Poniższy tekst jest tłumaczeniem oryginalnego artykułu Larry’ego Kima.
W ubiegłym tygodniu postanowiłem sprawdzić czy dziś, w rok po wyborach prezydenckich w USA w 2016 roku, nadal można zostać potentatem fake newsów na Facebooku, które stały się wówczas często dyskutowanym tematem.
W skrócie: wystarczyła mniej niż godzina pracy i zaledwie 50 dolarów wydane na reklamy na Facebooku. Wyniki okazały się bulwersujące.
Kilka słów wprowadzenia
Dziś wiadomo już, że Rosjanie kupili reklamy na Facebooku , za pomocą których promowali nieprawdziwe wiadomości, mając na celu wywarcie wpływu na wybory prezydenckie w USA w 2016 roku.
Nie codziennie zdarza się, że mój zawód (reklama na Facebooku i w Internecie) pojawia się w nagłówkach na całym świecie.
Dlatego zdecydowałem się zaprezentować wyczerpujące podsumowanie działań Rosjan w zakresie reklam na Facebooku promujących fake newsy.
Konkretnie zajmę się:
- Przygotowaniem fake newsów oraz tuby propagandowej przy użyciu reklam na Facebooku, krok po kroku.
- Oceną kosztu i efektów dystrybucji fake newsów poprzez kampanie reklamowe na Facebooku.

====================

_POLECENIA DO ĆWICZENIA_
1) Wypisz z fragmentu o fake newsach na Facebooku wszystkie nazwy pisane wielką literą, które nie otwierają zdania, nagłówka ani punktu listy. Każdą podaj raz, w formie, w jakiej pojawia się po raz pierwszy.
2) Kontynuuj fragment o fake newsach na Facebooku, zaczynając po ostatnim punkcie listy.

_ZEBRANE DANE_
====================

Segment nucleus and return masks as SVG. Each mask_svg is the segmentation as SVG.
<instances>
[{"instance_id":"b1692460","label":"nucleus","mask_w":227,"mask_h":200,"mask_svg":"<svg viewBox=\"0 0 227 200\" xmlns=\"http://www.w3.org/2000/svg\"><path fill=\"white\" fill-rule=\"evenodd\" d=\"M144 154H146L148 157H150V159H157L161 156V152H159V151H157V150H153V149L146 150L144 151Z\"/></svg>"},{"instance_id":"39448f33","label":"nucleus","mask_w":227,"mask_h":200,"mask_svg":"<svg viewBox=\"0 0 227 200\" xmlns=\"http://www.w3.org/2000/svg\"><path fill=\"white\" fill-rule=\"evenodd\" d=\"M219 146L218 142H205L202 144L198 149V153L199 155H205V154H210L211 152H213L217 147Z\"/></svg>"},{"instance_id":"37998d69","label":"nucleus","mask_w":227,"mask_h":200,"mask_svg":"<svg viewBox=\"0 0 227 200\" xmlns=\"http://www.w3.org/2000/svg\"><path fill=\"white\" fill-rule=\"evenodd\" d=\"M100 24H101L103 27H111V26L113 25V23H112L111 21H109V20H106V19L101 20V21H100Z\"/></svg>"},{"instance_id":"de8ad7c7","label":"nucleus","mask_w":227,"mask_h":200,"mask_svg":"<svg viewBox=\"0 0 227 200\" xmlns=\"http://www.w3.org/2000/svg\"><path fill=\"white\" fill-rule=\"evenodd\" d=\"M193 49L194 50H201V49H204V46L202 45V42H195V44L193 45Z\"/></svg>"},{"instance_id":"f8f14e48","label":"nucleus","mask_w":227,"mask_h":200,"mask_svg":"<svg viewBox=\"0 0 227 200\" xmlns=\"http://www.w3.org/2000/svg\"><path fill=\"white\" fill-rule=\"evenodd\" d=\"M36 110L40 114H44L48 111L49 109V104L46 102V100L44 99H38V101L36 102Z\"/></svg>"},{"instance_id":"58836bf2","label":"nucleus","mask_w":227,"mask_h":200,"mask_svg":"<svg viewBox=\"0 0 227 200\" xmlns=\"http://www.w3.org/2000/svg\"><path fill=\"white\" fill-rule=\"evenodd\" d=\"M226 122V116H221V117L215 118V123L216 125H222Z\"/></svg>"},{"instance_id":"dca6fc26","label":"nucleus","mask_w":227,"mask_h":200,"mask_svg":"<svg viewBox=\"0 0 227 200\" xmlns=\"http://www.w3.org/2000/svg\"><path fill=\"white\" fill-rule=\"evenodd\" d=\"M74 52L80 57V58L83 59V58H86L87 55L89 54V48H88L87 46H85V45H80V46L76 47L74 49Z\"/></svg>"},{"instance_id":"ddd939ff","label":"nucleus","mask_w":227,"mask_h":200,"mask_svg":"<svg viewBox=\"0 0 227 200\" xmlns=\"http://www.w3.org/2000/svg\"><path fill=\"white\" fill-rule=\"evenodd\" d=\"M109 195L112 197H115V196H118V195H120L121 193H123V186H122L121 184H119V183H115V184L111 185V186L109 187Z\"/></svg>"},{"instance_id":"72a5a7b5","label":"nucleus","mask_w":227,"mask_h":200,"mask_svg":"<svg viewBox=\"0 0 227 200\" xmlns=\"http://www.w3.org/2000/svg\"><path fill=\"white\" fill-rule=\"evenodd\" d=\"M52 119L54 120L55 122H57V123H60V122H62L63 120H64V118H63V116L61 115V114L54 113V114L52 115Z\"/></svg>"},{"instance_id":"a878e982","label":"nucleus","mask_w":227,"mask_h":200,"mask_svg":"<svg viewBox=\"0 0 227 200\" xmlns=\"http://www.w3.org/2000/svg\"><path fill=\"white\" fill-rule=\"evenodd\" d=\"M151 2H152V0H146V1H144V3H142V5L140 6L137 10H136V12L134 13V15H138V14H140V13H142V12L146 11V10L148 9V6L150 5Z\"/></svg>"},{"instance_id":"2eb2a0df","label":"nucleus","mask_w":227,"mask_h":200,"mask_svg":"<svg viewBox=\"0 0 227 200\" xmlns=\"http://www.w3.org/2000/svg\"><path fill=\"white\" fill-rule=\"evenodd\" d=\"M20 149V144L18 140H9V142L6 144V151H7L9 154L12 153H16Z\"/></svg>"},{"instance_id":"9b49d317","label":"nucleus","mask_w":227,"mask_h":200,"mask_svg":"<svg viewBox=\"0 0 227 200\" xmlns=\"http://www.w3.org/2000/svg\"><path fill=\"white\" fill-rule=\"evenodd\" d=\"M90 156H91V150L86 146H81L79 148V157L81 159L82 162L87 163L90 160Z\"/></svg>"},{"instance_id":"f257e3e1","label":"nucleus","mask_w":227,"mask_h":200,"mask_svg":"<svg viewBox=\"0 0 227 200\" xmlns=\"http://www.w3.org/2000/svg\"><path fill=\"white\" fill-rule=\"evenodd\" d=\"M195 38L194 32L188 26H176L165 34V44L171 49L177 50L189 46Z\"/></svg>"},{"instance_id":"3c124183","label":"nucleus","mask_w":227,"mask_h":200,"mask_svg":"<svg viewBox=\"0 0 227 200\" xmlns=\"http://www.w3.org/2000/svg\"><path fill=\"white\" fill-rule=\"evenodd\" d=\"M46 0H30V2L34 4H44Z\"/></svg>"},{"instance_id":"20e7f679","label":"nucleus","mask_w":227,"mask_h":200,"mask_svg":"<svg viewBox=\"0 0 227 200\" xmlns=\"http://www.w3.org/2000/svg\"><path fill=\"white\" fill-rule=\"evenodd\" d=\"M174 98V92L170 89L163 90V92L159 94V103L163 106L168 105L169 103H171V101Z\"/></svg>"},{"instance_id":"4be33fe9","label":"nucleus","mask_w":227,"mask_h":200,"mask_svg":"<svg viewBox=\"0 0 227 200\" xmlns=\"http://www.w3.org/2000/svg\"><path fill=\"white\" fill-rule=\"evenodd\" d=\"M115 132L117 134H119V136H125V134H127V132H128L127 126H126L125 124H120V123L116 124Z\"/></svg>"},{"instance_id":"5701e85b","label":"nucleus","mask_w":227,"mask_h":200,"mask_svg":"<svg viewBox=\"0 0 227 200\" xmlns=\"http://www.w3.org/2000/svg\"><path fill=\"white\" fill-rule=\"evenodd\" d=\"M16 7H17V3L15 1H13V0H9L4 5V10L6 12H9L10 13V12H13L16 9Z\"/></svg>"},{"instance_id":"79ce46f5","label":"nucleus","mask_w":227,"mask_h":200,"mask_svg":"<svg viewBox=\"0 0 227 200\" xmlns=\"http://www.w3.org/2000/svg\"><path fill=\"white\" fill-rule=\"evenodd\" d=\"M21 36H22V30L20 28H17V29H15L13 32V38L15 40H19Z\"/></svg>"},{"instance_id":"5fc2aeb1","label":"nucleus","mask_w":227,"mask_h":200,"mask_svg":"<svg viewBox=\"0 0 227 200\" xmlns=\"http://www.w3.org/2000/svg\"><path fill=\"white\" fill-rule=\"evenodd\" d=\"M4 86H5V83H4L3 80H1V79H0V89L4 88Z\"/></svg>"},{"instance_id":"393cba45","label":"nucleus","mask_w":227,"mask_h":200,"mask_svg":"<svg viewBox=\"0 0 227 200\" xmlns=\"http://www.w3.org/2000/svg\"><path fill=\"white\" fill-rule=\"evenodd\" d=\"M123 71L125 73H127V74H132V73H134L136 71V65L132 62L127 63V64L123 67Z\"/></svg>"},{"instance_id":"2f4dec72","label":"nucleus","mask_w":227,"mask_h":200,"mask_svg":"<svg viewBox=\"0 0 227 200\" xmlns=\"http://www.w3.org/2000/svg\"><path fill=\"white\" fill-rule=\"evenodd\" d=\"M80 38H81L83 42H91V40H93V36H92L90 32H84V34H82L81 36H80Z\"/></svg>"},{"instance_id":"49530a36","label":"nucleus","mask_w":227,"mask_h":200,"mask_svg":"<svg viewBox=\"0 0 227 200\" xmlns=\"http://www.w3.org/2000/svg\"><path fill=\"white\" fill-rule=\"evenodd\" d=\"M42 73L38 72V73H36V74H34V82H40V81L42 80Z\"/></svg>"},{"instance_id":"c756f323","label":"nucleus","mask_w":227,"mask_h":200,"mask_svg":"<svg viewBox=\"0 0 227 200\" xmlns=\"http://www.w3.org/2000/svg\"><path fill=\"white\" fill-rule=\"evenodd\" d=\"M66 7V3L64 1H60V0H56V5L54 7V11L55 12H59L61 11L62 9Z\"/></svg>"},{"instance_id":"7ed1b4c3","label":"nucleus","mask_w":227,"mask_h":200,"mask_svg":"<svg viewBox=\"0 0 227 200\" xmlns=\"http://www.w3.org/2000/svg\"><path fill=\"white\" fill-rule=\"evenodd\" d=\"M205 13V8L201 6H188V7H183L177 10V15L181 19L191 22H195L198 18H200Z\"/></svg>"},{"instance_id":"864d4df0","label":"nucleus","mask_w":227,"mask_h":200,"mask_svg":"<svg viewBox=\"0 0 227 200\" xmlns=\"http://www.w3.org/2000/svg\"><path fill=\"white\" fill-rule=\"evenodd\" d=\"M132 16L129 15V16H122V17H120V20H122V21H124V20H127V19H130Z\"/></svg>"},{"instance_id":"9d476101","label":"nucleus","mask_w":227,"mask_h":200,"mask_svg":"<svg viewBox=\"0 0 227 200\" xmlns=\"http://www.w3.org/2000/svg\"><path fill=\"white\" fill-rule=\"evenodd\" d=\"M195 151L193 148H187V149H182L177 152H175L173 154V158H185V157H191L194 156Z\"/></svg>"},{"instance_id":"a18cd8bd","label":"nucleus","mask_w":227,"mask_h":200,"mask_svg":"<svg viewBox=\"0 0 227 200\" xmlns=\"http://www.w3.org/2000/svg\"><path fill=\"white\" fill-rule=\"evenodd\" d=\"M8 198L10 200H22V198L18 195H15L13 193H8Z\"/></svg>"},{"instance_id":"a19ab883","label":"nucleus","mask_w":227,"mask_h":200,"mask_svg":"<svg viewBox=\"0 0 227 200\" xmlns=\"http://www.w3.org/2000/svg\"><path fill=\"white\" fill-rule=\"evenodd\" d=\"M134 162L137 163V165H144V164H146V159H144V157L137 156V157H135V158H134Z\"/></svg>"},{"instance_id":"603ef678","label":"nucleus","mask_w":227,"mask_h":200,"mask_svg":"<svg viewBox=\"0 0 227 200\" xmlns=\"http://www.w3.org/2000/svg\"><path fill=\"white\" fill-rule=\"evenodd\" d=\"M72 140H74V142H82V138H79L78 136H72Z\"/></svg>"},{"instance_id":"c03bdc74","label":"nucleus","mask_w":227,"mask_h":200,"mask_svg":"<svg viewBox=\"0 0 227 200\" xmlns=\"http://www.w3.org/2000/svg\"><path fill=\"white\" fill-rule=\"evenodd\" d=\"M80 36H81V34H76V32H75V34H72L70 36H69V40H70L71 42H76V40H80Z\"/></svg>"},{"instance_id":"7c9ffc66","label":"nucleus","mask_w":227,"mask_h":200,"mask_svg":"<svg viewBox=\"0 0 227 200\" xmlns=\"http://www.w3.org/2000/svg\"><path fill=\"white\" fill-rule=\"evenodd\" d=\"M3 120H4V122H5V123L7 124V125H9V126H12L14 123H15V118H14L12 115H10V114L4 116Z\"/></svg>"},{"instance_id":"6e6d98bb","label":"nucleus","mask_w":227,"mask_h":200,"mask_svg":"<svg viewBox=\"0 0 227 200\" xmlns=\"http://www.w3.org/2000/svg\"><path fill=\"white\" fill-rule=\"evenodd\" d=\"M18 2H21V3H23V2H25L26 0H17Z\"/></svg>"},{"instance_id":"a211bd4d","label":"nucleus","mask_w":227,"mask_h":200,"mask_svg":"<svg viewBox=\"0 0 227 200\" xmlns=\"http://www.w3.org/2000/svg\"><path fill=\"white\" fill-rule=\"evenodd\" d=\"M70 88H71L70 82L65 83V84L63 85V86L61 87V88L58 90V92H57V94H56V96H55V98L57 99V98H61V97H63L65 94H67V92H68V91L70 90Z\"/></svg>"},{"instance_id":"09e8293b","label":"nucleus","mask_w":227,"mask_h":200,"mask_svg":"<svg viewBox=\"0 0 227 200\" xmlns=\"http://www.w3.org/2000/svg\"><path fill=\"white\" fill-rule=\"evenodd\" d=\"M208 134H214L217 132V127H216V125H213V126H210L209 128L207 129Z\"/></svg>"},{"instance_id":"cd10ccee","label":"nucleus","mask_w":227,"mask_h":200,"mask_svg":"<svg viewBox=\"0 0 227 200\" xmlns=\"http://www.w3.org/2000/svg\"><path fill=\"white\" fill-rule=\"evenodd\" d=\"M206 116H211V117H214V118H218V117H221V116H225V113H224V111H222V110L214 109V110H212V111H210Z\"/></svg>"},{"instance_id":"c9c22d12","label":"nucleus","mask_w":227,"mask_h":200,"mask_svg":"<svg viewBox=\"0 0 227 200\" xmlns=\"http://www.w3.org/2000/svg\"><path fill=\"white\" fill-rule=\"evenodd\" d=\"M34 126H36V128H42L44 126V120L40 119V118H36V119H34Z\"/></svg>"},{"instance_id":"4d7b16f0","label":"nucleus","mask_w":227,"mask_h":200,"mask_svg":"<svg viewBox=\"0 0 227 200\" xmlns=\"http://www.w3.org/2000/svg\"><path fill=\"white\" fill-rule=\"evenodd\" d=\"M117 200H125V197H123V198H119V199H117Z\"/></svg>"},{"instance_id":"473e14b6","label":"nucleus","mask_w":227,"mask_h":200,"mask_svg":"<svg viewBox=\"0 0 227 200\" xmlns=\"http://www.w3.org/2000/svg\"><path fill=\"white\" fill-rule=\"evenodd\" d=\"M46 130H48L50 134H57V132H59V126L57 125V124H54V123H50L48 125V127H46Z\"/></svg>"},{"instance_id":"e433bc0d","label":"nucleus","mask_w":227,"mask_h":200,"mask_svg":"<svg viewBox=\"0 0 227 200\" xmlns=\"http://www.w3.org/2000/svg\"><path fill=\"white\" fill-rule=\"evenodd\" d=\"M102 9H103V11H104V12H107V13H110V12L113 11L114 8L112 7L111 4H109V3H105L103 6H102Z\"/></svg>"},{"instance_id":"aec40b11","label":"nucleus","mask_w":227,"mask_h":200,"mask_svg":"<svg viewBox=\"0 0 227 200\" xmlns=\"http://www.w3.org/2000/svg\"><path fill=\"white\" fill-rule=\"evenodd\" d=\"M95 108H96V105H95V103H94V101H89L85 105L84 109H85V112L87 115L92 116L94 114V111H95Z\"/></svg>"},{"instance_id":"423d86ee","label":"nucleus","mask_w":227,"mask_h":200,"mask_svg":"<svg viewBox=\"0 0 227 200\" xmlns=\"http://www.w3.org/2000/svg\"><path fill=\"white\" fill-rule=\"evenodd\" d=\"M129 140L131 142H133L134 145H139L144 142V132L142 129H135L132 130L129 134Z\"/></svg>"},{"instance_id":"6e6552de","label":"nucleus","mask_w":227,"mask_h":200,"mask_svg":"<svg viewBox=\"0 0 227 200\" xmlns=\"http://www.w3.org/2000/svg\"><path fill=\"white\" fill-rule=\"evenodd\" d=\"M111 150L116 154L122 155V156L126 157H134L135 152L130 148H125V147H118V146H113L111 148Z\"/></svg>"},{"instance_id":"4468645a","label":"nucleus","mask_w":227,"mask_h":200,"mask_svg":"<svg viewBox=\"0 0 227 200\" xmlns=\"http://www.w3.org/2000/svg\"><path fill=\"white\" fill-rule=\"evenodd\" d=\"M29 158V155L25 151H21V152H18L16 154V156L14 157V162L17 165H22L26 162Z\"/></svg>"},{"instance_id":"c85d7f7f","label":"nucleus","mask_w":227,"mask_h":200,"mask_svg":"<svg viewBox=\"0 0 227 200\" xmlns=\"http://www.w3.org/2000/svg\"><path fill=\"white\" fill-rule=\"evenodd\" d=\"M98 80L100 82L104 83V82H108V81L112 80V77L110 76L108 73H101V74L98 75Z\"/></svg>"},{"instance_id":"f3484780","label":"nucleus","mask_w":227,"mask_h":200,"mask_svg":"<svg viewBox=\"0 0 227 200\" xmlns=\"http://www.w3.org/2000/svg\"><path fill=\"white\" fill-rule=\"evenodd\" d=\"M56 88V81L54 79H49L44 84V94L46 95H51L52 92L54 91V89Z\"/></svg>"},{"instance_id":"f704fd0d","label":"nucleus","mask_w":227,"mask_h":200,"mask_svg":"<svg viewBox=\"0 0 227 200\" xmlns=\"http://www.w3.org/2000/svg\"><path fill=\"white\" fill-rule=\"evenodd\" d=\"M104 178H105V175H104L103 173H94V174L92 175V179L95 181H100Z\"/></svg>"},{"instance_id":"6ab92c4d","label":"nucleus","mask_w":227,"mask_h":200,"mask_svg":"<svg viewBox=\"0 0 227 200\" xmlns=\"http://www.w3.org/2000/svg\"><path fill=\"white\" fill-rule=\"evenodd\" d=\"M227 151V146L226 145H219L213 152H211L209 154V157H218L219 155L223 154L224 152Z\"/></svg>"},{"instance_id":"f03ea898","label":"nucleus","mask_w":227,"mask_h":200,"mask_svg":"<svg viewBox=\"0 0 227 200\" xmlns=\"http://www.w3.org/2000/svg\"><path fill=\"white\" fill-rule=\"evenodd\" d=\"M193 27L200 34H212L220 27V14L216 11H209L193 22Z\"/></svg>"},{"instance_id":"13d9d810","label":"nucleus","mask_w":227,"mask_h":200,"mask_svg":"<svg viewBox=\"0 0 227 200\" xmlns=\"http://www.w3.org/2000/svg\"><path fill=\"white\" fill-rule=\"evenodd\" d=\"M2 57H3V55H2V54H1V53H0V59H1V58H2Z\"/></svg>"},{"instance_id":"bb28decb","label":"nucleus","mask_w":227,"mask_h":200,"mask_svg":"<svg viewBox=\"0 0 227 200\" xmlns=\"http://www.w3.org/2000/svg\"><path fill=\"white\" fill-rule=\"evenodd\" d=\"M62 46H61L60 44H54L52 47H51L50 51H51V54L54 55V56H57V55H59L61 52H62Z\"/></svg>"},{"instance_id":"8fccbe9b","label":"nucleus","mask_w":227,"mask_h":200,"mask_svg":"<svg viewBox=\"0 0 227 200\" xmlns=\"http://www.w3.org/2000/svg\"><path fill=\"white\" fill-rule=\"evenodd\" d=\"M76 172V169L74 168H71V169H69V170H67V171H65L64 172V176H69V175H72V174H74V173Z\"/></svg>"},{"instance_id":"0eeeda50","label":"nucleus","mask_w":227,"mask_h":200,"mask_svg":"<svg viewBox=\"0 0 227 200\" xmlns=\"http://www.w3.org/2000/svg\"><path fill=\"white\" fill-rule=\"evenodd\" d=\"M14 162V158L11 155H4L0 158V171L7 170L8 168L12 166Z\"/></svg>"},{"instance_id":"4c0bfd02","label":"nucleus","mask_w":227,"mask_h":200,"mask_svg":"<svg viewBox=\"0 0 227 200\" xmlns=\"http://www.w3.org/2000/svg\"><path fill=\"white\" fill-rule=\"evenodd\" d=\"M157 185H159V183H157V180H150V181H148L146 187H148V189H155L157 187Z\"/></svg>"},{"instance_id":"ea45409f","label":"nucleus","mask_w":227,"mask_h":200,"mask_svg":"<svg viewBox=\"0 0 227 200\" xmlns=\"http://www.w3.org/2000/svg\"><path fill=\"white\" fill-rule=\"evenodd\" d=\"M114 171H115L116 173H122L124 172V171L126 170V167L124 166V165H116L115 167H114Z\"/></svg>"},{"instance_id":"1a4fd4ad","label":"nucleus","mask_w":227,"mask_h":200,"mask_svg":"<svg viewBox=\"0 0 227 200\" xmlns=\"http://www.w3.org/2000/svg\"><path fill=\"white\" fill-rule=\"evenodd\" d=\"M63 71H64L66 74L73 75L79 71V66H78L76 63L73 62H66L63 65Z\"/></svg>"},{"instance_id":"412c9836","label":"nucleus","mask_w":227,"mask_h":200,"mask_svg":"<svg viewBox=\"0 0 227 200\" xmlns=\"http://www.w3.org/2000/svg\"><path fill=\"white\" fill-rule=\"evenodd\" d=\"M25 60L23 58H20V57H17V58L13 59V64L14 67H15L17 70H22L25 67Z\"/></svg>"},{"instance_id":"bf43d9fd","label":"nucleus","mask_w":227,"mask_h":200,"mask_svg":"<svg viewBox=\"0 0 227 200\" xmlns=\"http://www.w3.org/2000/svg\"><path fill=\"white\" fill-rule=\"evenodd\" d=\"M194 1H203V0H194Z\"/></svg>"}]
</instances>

====================

_WYNIKI WEDŁUG ZADAŃ_
1)
Larry’ego Kima
USA
Facebooku
Rosjanie
Internecie

2)
- Sprawdzeniem, na ile tego rodzaju strategia wywierania wpływu jest na dzisiaj wykonalna oraz jak skuteczny (lub nieskuteczny) w walce z reklamami promującymi fake newsy jest Facebook.
Do roboty!
Krok nr 1: Stworzenie nieprawdziwej strony z wiadomościami (fake newsami)
To dziecinnie proste:
Ten artykuł jest całkowicie nieprawdziwy.
- Zarejestruj się w darmowym serwisie oferującym hosting dla blogów i przygotuj szablon swojej strony. Ja wykorzystałem nazwę „Citizen News Network” oraz odwrócone logo CNN.
- Przygotuj fake newsa. Im bardziej temat podzieli społeczeństwo, tym skuteczniejszy będzie fake news. W tym przypadku wykorzystałem gotową, całkiem popularną historię o protestującym, który rzekomo był opłacany za protestowanie przeciwko wiecom Donalda Trumpa.
Celowo wykorzystałem znanego fake newsa oraz absurdalnie wyglądającą stronę internetową , aby ułatwić Facebookowi rozpoznanie, że ma do czynienia z fake newsem.
Krok nr 2: Stworzenie fanpage’a z fake newsami na Facebooku
To również jest dziecinnie proste. Wejdź na Facebooka. Stwórz stronę zmyślonej firmy. Załaduj swoje zmyślone logo oraz fake newsy jak poniżej:
Moja strona z fake newsami na Facebooku
Krok nr 3: Przygotowanie reklamy na Facebooku, która będzie promować fake newsy z twojej strony ze zmyślonymi wiadomościami
Promowanie postów na Facebooku to bułka z masłem. Kliknij w przycisk „Promuj post”, tak jak widać na obrazku poniżej:
Promowanie posta z fake newsem
Następnie, należy doprecyzować grupę ludzi na Facebooku, którzy mogą być zainteresowani naszym newsem, do których ma trafić reklama.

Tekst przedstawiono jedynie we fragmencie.